Service Ecosystem Access
Back in the day, security was built around the principle that the people who work for the organization are the good guys that we give access to, while people outside the organization are the bad guys we need to keep out.
Well, two things have radically changed since then.
First, the concept ‘outside the organization’ no longer exists. Organizations need to open the network up so that they can be accessed over residential internet connections to enable work from home. The big 2020 shift to remote working will only increase this trend.
Secondly, collaboration often includes both internal and external parties, so it is no longer as simple as cutting off access to everyone outside the organization.
Developing ecosystem strategies has become a priority for many global companies. They work together with third-party experts, partners, and suppliers to add value to their services.
The Privilege of Relationship
From an analytical point of view, the only thing that these stakeholders have in common is that they have a relationship with the organization. So ideally, there needs to be an access control system where stakeholders are entitled to access secured resources based on relationships.
Let’s take the example of clinical trials, the research studies performed to evaluate a particular medical intervention. They are the primary way for researchers to find out if a treatment, like a new drug, diet, or medical device is safe and effective for people.
Collaboration often includes external parties, so cutting off access to everyone outside the organization is no longer an option.
Pharma and BioTech companies partner with hospitals and clinics consortia, who organize those clinical trials for them. The study staff of these hospitals and clinics invite healthy people or patients to participate in the trial.
Relationship-based access control (ReBAC) lets the initiator or organizer of the trial build access policies that include these multi-hop relationships as a condition to get or give access to clinical trial resources.
Hospitals can give access to study staff members who in turn can enroll study volunteers and so forth.
Or to use an energy ecosystem example, energy distributors give prosumers access to solar panel devices who can share the renewable energy usage with other residents in multi-unit buildings.
But advanced access control does more than granting access to relationships. Because everyone wants to access the same digital assets but that doesn’t mean that everybody should get full access.
What Can You Do?
Clinical research staff doesn’t need to access the personally identifiable information (PII) of participants, because, unlike study staff, they do not intervene or interact with them. Tenants only need to access their renewable energy consumption.

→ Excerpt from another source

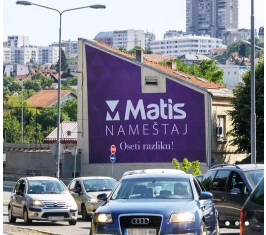 Beograd - Fasadna Reklama - Dušanovački most AG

Smart device technicians should only access data gathered from the machine sensors for predictive maintenance.
Organizations can use attribute-based access control (ABAC) to design rules on who can access what based on user attributes, action attributes, context attributes (such as time, device, and location), resource attributes (such as a record’s sensitivity), and relationships.

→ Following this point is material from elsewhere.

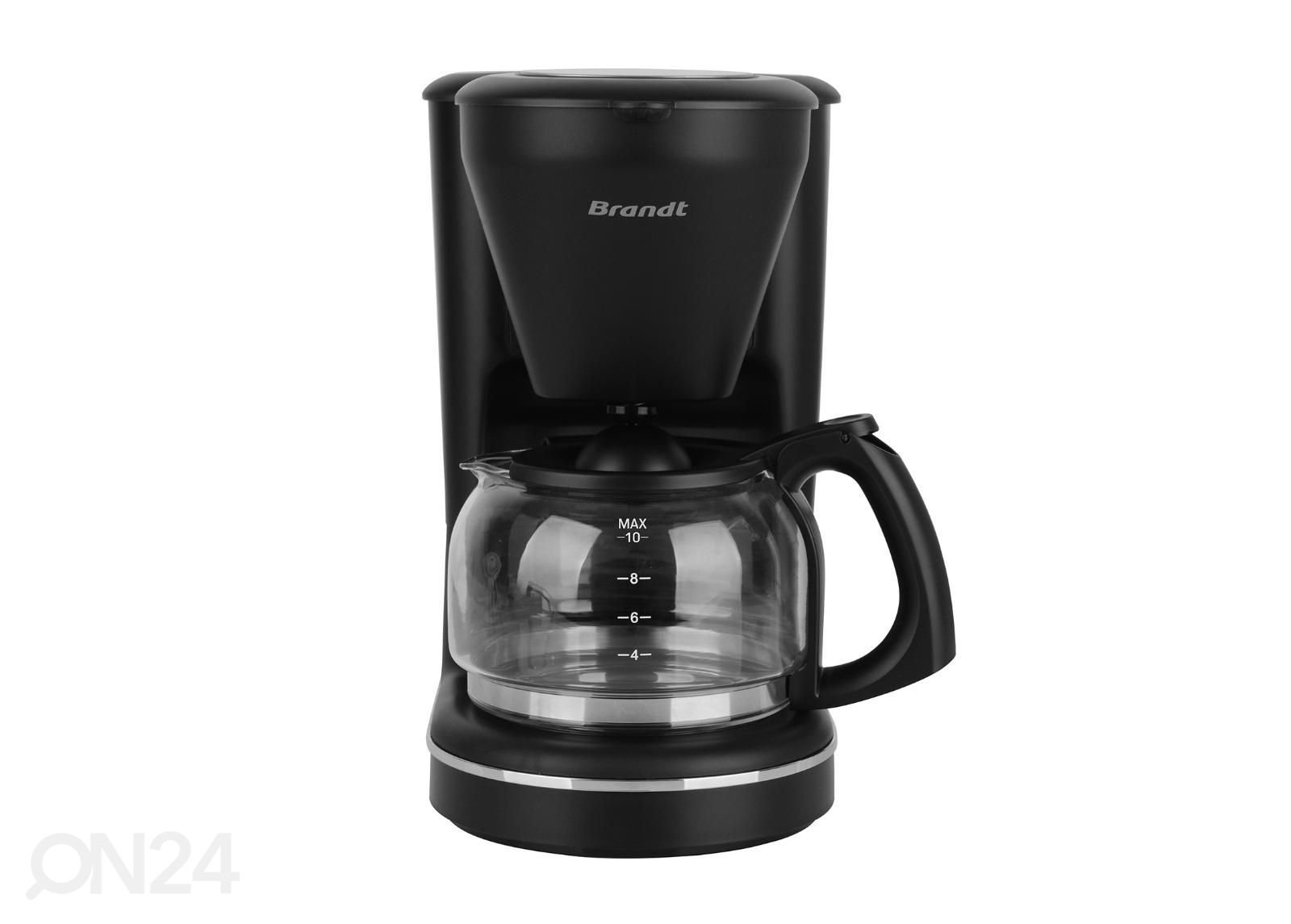 Кофеварка Brandt Classic CAF125B, черная увеличить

A rule-based engine collects the required attributes and checks them with the access policy in place, including that informed consent was given on the use of their personal data, before granting authorization.
Information is the most valuable when it can be securely shared and leveraged across the whole service ecosystem, not just in the organization.
If the clinical trial participant, for example, cannot provide informed consent because of problems with their memory and thinking, we allow an authorized legal representative, or proxy (usually a family member), to give permission for the person to participate.
Revolutionize Collaboration
ABAC delivers a multi-dimensional access control system that — through its use of attributes and policies — facilitates collaboration, increases scalability, and externalizes authorization for ease of management control.
Information is the most valuable when it can be securely shared and leveraged across the whole service ecosystem, not just in the organization.
Modern access control systems combine ABAC with ReBAC to deliver the best solution for facilitating ecosystem collaboration and ensuring compliance and privacy.
Scaling ecosystem access makes it easy for different stakeholders, both inside and outside the organization, to access information, knowledge, and functionalities. And it authorizes them to give access to their teams, suppliers, or partners.